Southern California and the San Joaquin Valley regions were hit hardest, and some hospitals treated patients in corridors, cafeterias and gift shops. In Los Angeles, ambulances waited hours to drop off patients.

With the improvement of conditions, all regions are now under order, although there are still very strict restrictions.

Cases and deaths in California have hit people of color and poorer communities excessively, where families live in more crowded housing and among those without health insurance. Many also work in positions with a higher risk of exposure.

According to figures from the Department of Public Health, the death rate for Latinos is 20% higher than the national average. Deaths of black people are 12% higher. Business rates are 39% higher in communities with an average income of less than $ 40,000.

Los Angeles County, the most populous state with a quarter of the state’s nearly 40 million inhabitants, has more than 40% of the virus deaths in California. In November, the daily death toll in Latino was 3.5 per 100,000 inhabitants. That is now 40 deaths per 100,000, an increase of more than 1100%.

The death toll brought other gloomy signs. Morgues and funeral homes were overwhelmed and refrigerated trucks held corpses.

Maria Rios Luna said it took almost three weeks to retrieve her mother’s body from the hospital where she died in early January because there were 200 other bodies.

Her mother, Bernardina Luna de Rios, has always found ways to raise seven children herself after surviving a car wreck that killed her husband, she said.

Rios Luna, 22, said she had been particularly careful with her mother since the pandemic began. She carried hand sanitizer everywhere and immediately washed her hands on returning to the house they shared with her sister and two children.

SoCal family succumbs after 40-year-old mother of 3 children dies of COVID-19

She was the one who went to get groceries so that her mother, who was generally healthy outside of her rheumatoid arthritis, could stay home. But still, the virus found its home in Fontana.
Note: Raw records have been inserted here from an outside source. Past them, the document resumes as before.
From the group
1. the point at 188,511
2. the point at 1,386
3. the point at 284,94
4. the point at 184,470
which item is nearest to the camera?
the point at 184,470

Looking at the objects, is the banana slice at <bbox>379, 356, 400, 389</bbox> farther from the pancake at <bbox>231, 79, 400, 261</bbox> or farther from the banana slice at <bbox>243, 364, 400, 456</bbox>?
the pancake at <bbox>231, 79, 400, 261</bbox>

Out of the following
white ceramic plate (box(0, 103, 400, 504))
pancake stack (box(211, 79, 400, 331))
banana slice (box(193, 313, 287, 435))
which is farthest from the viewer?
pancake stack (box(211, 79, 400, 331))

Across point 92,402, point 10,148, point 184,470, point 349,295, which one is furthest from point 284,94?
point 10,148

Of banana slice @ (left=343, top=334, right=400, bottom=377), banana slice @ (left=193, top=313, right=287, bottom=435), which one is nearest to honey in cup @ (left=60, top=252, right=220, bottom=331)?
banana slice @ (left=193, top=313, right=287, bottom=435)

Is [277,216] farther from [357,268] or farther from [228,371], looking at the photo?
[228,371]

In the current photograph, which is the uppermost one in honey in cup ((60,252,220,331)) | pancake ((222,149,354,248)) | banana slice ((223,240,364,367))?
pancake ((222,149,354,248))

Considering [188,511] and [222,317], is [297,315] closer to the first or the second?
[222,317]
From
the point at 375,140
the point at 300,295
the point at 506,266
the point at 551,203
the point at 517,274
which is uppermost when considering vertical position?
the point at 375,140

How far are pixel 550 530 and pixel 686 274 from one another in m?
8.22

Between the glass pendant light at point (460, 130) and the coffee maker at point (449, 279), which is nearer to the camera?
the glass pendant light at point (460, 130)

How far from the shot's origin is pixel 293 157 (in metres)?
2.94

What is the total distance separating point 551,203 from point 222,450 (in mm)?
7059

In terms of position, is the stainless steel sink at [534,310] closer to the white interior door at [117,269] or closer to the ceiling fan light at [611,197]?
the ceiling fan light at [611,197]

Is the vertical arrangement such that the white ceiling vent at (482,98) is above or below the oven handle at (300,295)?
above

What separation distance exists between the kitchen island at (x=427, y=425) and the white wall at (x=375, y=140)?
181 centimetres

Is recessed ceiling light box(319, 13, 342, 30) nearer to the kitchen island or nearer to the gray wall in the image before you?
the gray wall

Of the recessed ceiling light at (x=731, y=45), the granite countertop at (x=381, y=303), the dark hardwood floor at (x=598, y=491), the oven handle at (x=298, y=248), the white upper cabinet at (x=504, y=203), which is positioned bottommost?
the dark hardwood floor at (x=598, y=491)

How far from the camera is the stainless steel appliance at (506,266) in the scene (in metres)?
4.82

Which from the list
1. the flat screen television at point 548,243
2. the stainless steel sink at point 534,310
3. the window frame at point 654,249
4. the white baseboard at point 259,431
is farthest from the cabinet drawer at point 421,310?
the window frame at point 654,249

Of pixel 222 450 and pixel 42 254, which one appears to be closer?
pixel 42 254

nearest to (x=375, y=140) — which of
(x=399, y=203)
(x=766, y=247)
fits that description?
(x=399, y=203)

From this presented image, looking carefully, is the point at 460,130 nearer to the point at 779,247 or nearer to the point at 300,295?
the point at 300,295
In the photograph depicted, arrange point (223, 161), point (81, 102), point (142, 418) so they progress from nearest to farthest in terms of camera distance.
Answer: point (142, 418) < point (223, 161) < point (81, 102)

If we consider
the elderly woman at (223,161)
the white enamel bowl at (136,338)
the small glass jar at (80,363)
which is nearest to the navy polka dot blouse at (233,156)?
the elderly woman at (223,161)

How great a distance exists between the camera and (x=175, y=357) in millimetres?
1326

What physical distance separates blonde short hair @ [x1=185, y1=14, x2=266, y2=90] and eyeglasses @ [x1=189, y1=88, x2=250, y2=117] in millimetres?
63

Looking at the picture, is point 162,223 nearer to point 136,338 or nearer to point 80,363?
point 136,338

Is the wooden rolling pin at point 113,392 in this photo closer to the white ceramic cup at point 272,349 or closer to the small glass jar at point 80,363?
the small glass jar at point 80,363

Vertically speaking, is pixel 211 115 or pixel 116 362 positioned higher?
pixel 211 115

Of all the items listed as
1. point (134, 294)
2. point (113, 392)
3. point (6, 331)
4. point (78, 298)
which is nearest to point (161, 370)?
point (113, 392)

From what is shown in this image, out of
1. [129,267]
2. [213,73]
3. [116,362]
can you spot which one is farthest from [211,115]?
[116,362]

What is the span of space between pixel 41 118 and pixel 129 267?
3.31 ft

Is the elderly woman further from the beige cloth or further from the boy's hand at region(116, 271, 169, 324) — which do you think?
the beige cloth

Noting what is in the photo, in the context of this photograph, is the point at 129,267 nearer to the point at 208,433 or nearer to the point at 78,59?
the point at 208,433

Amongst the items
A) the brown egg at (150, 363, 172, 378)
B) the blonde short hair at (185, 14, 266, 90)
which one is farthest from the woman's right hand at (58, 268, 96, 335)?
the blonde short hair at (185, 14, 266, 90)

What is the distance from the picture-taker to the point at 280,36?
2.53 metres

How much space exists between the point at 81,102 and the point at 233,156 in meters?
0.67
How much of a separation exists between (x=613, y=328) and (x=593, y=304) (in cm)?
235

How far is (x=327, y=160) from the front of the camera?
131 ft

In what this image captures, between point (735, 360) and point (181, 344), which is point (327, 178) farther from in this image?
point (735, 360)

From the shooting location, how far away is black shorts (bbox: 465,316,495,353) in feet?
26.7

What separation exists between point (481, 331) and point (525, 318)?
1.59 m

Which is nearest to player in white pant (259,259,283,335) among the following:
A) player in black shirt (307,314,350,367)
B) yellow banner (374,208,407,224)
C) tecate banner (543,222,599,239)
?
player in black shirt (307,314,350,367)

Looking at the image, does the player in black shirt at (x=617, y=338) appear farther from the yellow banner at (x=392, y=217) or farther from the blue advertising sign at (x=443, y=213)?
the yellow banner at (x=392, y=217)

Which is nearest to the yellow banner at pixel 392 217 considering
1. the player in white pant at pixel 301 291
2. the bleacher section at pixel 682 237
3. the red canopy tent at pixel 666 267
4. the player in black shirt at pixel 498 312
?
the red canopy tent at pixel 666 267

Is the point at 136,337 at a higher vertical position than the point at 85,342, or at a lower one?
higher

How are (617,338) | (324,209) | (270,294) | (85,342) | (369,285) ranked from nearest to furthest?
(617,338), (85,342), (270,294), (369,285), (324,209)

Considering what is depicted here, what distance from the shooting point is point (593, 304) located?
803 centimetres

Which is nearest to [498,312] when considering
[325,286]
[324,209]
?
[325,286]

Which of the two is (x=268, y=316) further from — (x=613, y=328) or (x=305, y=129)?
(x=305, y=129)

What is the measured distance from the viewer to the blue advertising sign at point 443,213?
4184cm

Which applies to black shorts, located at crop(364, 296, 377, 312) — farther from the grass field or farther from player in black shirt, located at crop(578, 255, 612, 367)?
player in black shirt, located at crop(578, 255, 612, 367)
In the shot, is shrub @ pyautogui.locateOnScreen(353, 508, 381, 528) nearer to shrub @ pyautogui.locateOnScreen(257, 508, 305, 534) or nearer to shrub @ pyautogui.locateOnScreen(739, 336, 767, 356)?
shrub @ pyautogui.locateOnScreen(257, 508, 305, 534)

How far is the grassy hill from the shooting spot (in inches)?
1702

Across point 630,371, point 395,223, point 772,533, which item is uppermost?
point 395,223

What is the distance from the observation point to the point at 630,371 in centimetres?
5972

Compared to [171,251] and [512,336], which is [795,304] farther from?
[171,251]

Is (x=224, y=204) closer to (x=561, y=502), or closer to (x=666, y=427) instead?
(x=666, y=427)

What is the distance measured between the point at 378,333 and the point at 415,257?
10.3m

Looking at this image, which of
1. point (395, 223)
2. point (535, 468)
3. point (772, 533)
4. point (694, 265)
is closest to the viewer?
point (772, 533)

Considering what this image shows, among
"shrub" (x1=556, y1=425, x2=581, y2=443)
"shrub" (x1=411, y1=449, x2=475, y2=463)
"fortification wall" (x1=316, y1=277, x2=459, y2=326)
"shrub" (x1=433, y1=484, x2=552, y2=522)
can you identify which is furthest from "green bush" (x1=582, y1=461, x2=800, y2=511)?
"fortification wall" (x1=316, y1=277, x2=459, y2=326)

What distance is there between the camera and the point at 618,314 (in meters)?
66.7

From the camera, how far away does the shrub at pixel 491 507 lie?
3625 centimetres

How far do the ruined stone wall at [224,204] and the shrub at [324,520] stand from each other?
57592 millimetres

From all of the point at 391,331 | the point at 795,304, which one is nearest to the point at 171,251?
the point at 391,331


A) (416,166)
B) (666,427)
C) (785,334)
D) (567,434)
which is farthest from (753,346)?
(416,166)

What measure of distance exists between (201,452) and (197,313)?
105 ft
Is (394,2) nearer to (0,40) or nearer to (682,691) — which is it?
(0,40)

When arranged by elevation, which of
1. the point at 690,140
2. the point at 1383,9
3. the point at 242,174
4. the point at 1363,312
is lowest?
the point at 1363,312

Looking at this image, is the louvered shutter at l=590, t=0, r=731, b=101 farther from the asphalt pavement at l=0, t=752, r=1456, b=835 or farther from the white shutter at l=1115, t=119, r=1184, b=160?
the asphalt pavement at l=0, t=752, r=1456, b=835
Her 59-year-old mother was hospitalized and struggling to breathe and her condition worsened. Her mother told them not to worry, that she believed in God and that things were happening for a reason.

When her heart began to weaken, her children could see their mother through a window while a nurse was holding a phone in front of Bernardina’s ear so they could talk to her.

“When I first saw her in bed, it broke my heart,” Rios Luna said. “I’ve never seen my mother so vulnerable.”

After the visit, her mother’s liver stopped working, then her lungs. She died the next day.

“We feel like she was waiting for us to go see her,” Rios Luna said.